# 2 x 220 mm Wrought iron clad San-mai Gyutos



## John N (Jun 23, 2019)

Got a making weekend in ! knocked up a big billet of san-mai. Core steel is Takefu blue 2, clad with a 'damascus' made from 100 layers of wrought iron, 15n20, and some high chrome bandsaw blade.

I got the 2 blades below pretty well finished (might give them a kasumi finish, they looked pretty good from the stone flatting) - I also got a 240 x 57 Gyuto 80% done, and have enough material left for a commission 260, and possibly a Nakiri.

The cladding should show a lot more character with a bit of patination.

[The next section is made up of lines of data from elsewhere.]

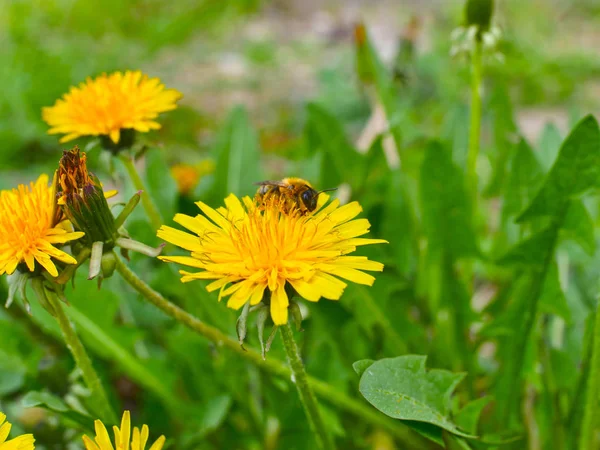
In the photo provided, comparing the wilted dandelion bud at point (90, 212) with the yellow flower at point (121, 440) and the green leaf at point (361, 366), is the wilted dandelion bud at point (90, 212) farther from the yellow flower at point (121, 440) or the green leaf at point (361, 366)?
the green leaf at point (361, 366)

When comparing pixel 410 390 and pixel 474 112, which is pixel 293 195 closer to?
pixel 410 390

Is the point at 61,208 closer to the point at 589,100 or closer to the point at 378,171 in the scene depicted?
the point at 378,171

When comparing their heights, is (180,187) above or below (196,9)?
below

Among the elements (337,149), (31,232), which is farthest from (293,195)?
(337,149)

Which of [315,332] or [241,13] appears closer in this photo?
[315,332]

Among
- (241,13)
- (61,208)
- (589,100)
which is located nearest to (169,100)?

This is also my first 'K tip' Gyuto, I did not set out to make it, but it pretty well ended up that shape from forging, so I just tided up the profile and rolled with it!

Getting my grinding dialled in a bit, managed to get the shinogi line cleaner on these than my previous efforts.

Ill put some pics up when the are done, probably bog oak handles.


----------



## slickmamba (Jun 23, 2019)

These are beautiful!


----------



## milkbaby (Jun 23, 2019)

Wrought iron by itself is awesome, but putting it with the bandsaw steels is even more over the top pretty. Really dig the profiles too. Looking good!


----------



## John N (Sep 11, 2019)

Not overly exciting, but aogami blue2, stainless clad. messing about with new profiles, these are a 160 & 170 mm for a commission. Most of the geometry is forged in so next to no grinding after heat treatment.


----------